The determination of the functional dead space can, however, provide indications of the presence of an alveolar dead space if the functional dead space stands out from the anatomical dead space. In people who have a healthy respiratory system, there is no alveolar dead space, so that the anatomical dead space is almost identical to the functional dead space. If it is established that the functional dead space clearly exceeds the anatomical dead space in terms of volume, this is an indication of the presence of an alveolar dead space.
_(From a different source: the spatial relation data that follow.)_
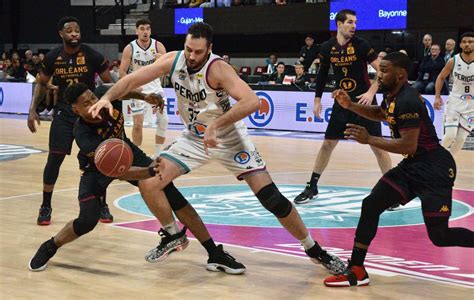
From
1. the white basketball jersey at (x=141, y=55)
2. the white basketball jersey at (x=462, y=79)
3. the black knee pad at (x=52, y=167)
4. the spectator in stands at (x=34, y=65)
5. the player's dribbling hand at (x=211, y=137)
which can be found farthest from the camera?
the spectator in stands at (x=34, y=65)

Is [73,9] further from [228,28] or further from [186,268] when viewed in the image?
[186,268]

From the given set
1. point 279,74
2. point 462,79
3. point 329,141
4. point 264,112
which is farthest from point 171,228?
point 279,74

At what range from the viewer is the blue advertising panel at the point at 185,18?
21.8 metres

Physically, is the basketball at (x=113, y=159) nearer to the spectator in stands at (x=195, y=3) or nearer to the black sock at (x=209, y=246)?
the black sock at (x=209, y=246)

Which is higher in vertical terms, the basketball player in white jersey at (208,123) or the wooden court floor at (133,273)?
the basketball player in white jersey at (208,123)

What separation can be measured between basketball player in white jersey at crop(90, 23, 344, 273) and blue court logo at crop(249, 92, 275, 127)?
11436 mm

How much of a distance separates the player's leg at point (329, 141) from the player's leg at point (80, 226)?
3168 mm

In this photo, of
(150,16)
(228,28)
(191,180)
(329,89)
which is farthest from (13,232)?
(150,16)

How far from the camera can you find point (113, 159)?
533 cm

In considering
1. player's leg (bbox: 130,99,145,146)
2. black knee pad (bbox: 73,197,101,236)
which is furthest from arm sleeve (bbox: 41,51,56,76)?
player's leg (bbox: 130,99,145,146)

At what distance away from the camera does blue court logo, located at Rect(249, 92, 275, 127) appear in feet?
56.8

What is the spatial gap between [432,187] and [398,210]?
3077mm

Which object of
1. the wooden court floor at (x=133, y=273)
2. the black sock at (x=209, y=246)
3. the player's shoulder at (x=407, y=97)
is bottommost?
the wooden court floor at (x=133, y=273)

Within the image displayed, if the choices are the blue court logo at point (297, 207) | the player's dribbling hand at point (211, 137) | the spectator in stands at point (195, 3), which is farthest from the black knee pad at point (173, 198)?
the spectator in stands at point (195, 3)
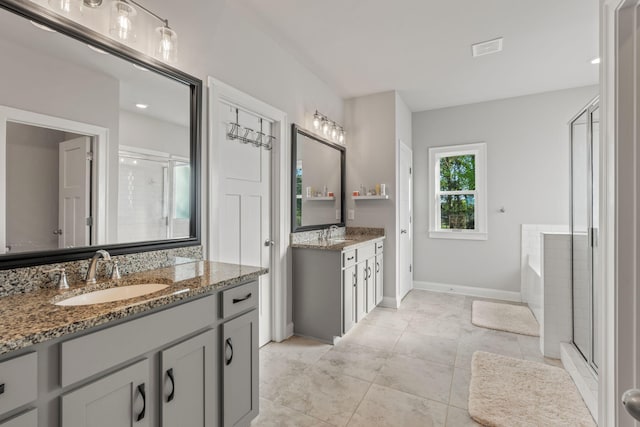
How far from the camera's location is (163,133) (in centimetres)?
183

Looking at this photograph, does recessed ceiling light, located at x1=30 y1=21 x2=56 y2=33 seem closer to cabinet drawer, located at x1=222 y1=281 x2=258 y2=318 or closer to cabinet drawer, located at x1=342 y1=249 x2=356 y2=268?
cabinet drawer, located at x1=222 y1=281 x2=258 y2=318

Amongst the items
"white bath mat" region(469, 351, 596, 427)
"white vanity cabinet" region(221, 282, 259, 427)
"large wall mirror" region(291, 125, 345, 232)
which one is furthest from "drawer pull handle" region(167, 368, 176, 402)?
"large wall mirror" region(291, 125, 345, 232)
This is tantamount to diagnosing that parts of the alveolar system are malfunctioning.
There is then a suspicion of pulmonary emphysema or pulmonary fibrosis, which is caused by chronic inflammatory processes of the intermediate tissue in the area of the alveoli and leads to an irreversible destruction of the alveolar membranes.
Lung fibrosis is triggered either by pathogenic germs or by noxae such as inorganic or organic dusts (e.g. also sprays), as an undesirable side effect of certain drugs or by left heart failure and much more.
Restrictive or obstructive ventilation disorders that impede breathing are due to either lung diseases, a disorder of the respiratory center, diseases or injuries to the respiratory muscles or problems in the area of the anatomical dead space.
Because alveolar ventilation cannot be performed independently of dead space ventilation, ventilation disorders always affect the overall ventilation, regardless of the cause.